§ Text
Galadima was one of the founding fathers of the political party called All Progressives Congress, APC. He has since left the party. That is part of the story.  APC, at its birth, could not have qualified as a political party based on the definition by Edmund Burke, 1729-1797: “Party is a body of men united for promoting by their joint endeavours the national interest, based upon some particular principle in which they are all agreed.” There was no agreement.

“Alliances are held together by fear; not by love”, Harold Macmillan, 1894-1986, VANGUARD BOOK OF QUOTATIONS, p 9.

By contrast, the APC was a mere conspiracy to seize power based on the hidden ambitions of two of the founders. First, we know that the four legacy parties which fused in April 2013 were: Action Congress of Nigeria, CAN; All Nigeria Peoples Party, ANPP; All Progressive Grand Alliance, APGA, and the Congress for Progressive Change, CPC. They were joined in November of that year by n-PDP – a faction of the Peoples Democratic Party. There is no need at this point to go into more details about the formation of the APC. It was an alliance of groups which had few, if any, “principle in which they are all agreed”. The grand alliance was formed out of fear that most of them will spend their days out of the corridors of Aso Rock. Nothing more elevating united them. But they successfully peddled the lie of a progressive change to Nigerians and to themselves. But history never allows any contraption based on fraud to last.

“All political parties die at last of swallowing their own lies” – Dr John Arbuthnot, 1667-1735, VBQ p 191.

While the others were busy working on the “constitution”, two of the leaders stepped aside and forged their own separate agreement – unknown to other members of the alliance. The leader of the ACN would support the leader of the CPC to emerge the presidential candidate. In turn, the other party would select his partner in alliance betrayal to be the Vice President. But, how many times have we repeated it. “Men make history; but not just as they please (Karl Marx, 1818-1883, VBQ 93). Thus, right from its birth, a faction consisting of two was created in the political association. It would not be the last time factions will develop which now threaten the party’s existence. Mark my words; the APC is finished as a formidable political party. The current Caretaker Committee charged with re-constituting the party will labour in vain. The factions within the party are so deeply antagonistic, henceforth any meeting will resemble that of Sicilian Mafia which everybody attends by packing a revolver under his belt.

“The most common and durable source of factions has been the various and unequal distribution of property.” That was the verdict of James Madison, 1751-1836, one of the founding fathers of America. While the APC handled opposition admirably, it was unable to manage victory as well. The cracks are now too deep to paper over. The factions which will destroy the APC are here to stay. Buhari, as agreed, became presidential candidate. The attempt to present his vice presidential candidate met stiff resistance ostensibly on account of the rejection of a Muslim-Muslim ticket. One party to the conspiracy got his wish; the other failed. That was not part of the original script – despite all the attempts to put up a brave face. It was not the last time the loser’s party will be treated badly.

The APC won the election – mostly on the strength of the funds and media support provided by the southern members of the coalition, mostly ACN, and one major northerner. Hardly anybody from Katsina State or Daura was seen among the frontline warriors throughout the campaign. 16 of the first 20 appointments by the newly-elected President went to the North; and most of the appointees were either from Katsina State and Daura or their in-laws and associates – starting with the all-powerful posts of Chief of Staff and Director General of DSS. The monkey-work-baboon chop business was the beginning of a lot of monkey business which formed the pattern of “unequal distribution of property” – meaning our national wealth.

§ Complete the following
**A)** In the passage on the APC, rewrite the part from "The APC won" to "our national wealth.", substituting "Kano State" for "Katsina State".
**B)** According to the passage on the APC, when did n-PDP join the four legacy parties?
**C)** Continue the passage on the APC from where it ends.

§ Available data

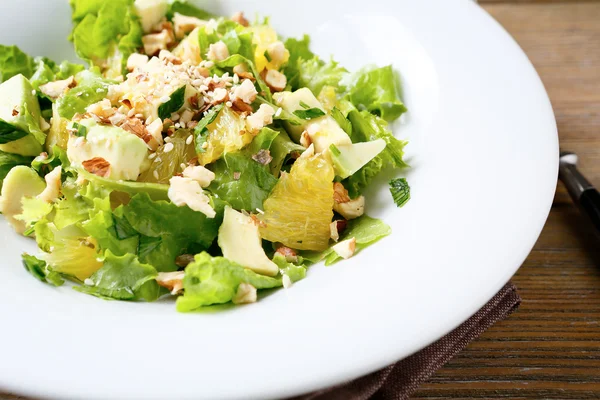 Fresh salad with avocado, lettuce, orange and crushed nuts — Stock Photo, Image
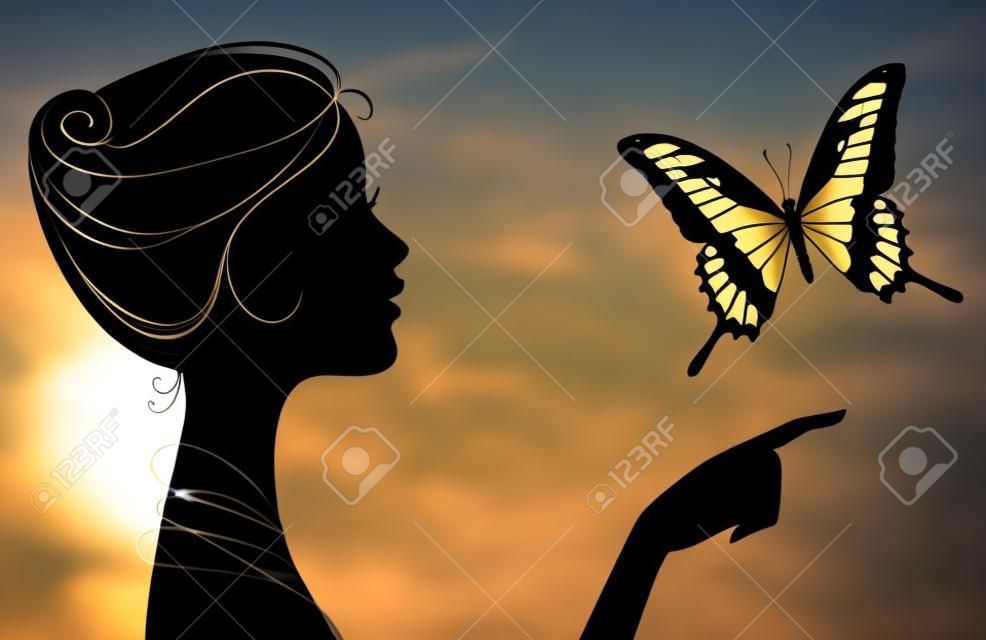 silueta de la hermosa muchacha con mariposas
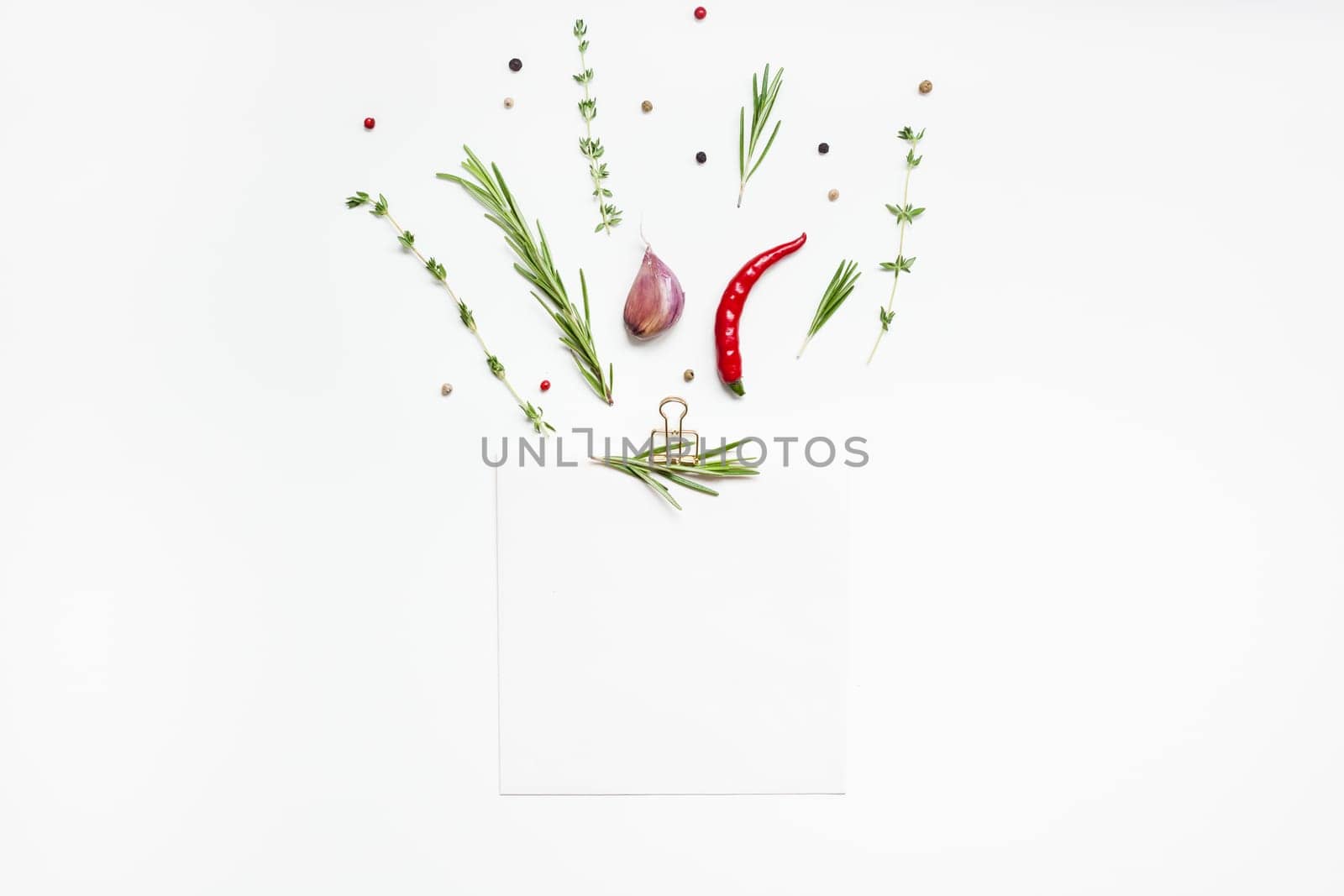 Flat lay overhead view blank notebook pages mockup text space invitation card on white background with greens herbs and spices. Menu or recipe book or food blog design with cooking ingredients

§ Outputs in order
**A)**
The APC won the election – mostly on the strength of the funds and media support provided by the southern members of the coalition, mostly ACN, and one major northerner. Hardly anybody from Kano State or Daura was seen among the frontline warriors throughout the campaign. 16 of the first 20 appointments by the newly-elected President went to the North; and most of the appointees were either from Kano State and Daura or their in-laws and associates – starting with the all-powerful posts of Chief of Staff and Director General of DSS. The monkey-work-baboon chop business was the beginning of a lot of monkey business which formed the pattern of “unequal distribution of property” – meaning our national wealth.

**B)** In November 2013.

**C)**
“All animals are equal; but some are more equal than others” – George Orwell, 1903-1950, in ANIMAL FARM.

The President, inadvertently or deliberately, created the biggest factions ever in any elected government from the start of his tenure – which lasted for the first four years. Some astute members of the conspiracy accurately read the hand writing on the wall. Without waiting for the party and the President, they seized control of the National Assembly, NASS; and held it successfully for the four years despite all attempts to dislodge them. There was an irony in that. While Jonathan lost control of the NASS towards the end, Buhari lost it right from the start. That was the first major sign that this coalition would not last long. Remarkably, it survived to gain power for a second term. But, like the first term, the only beneficiaries have been Buhari and his close associates. The rest are now in the wilderness. The dissolution of the National Working Committee, NWC, by the President has now sent the conspiracy back to its beginning without a good candidate to rally round and with the members a lot wiser. None of the legacy members will again concede the presidency to another without a serious fight. Buhari has taught all the other parties, especially the ACN, a lesson their leader(s) will never forget. Somebody in that group is ruing the day he made a deal with Buhari. Nothing has turned out the way he envisaged.

I went to this great length to draw the attention of those doubting the chances of a fresh candidate to the fact that APC, as a “party”, is finished. Buhari will definitely want to choose his successor in the faction which will still call itself APC. But, only a desperado will want to run on Buhari’s dismal record. Yet, no APC candidate can distance himself from the disasters created in the eight years of Buhari rule. That, in a nutshell, is the situation with APC. Anybody who believes that the PDP will return to Aso Rock must have a different crystal ball than mine. But, bear in mind that mine had been tested for accuracy of prophecy. PDP can only win on one condition; and it is not my business to tell them. Just remember that APC did not exist until two years to the 2015 elections. The PDP is now just as fractured as the APC.

“Let us not seek the Republican answer or the Democratic answer, but the right answer”- Senator John Kennedy, 1917-1963, in Maryland, USA, Feb. 1958.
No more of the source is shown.